**Deine Aufgaben**
[a] Gib im Textblock alles von "Gerhart Hartmann hielt" bis hinunter zu "Pöttinger in Grieskirchen." aktualisiert wieder, wobei "Marathon" durch "Marathonlauf" ersetzt wird.
[b] Beantworte anhand des Textblocks, mit welcher Zeit und wie lange der österreichische Rekord im Marathon gehalten wurde.
[c] Zähle alle Körperteile auf, die laut Textblock bei der globalen Körperausbildung trainiert werden sollen.

**Textblock**
Chronik/Oberösterreich

„Körper, Geist & Seele im Einklang“

Gerhart Hartmann hielt mit 2:12:22 Stunden 23 Jahre lang den österreichischen Rekord im Marathon (42,2 km). Heute ist der 57-Jährige als Berater und Coach tätig, betreut unter anderem Oberbank-Generaldirektor Franz Gasselsberger und diverse Laufgruppen.

KURIER: Sie betreuen unter anderem eine Laufgruppe der Firma Pöttinger in Grieskirchen.
Gerhard Hartmann: Wir sind da mehr als 50 Leute. Ich habe das auch schon in der Oberbank gemacht. Es macht mir Riesenspaß, wenn ich sehe, dass wir etwas bewegen. Es geht mir nicht nur um das Laufen, sondern um eine globale Körperausbildung. Damit man nicht nur die Ausdauer trainiert, sondern die gesamte Körpermuskulatur stärkt.

Was bedeutet globale Körperausbildung?
Es sollen nicht nur die Beine trainiert werden, sondern auch Arme, Bauch und Rumpf. Das gehört alles zu einem fitten Zustand. Vordergründig geht es um die Ausdauer, aber während der Ausdauer sollte man Kräftigungsübungen machen. In den simpelsten Formen. Wer kann heute schon Liegestütze machen? Man trainiert damit sehr viele Muskelgruppen. Das merkt jeder, der Liegestütze macht. Viele Menschen haben heute zum Beispiel Rückenprobleme. Sie resultieren von einer deformierten Muskulatur. Sie nimmt ihre Funktion nicht wahr, weil sie nicht betätigt wird. Wenn man aber zum Beispiel nur Bauchmuskulatur trainiert, dann bekommt man irgendwann einmal Defizite in der Rückenmuskulatur.

**Datenauszug**
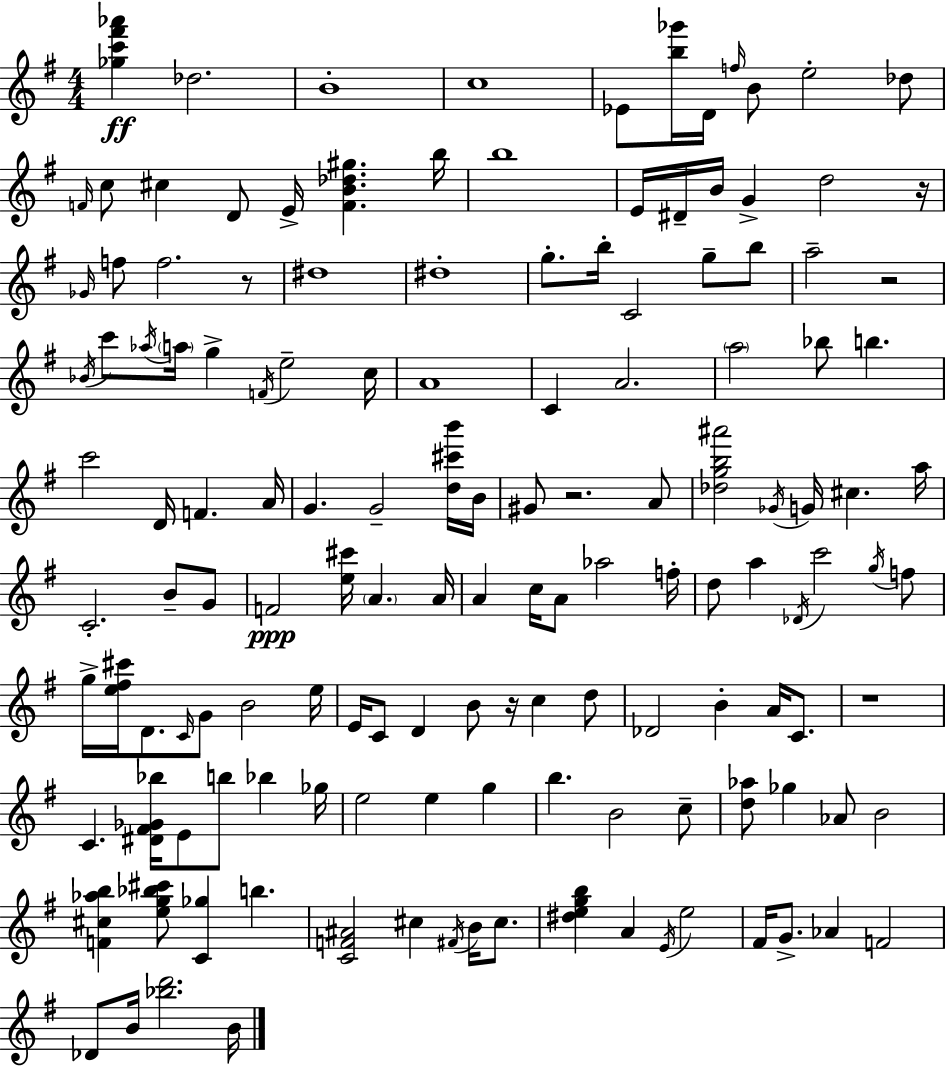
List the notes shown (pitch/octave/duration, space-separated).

**Lösungen**
[a]
Gerhart Hartmann hielt mit 2:12:22 Stunden 23 Jahre lang den österreichischen Rekord im Marathonlauf (42,2 km). Heute ist der 57-Jährige als Berater und Coach tätig, betreut unter anderem Oberbank-Generaldirektor Franz Gasselsberger und diverse Laufgruppen.

KURIER: Sie betreuen unter anderem eine Laufgruppe der Firma Pöttinger in Grieskirchen.

[b] Mit 2:12:22 Stunden, 23 Jahre lang.

[c] Beine, Arme, Bauch, Rumpf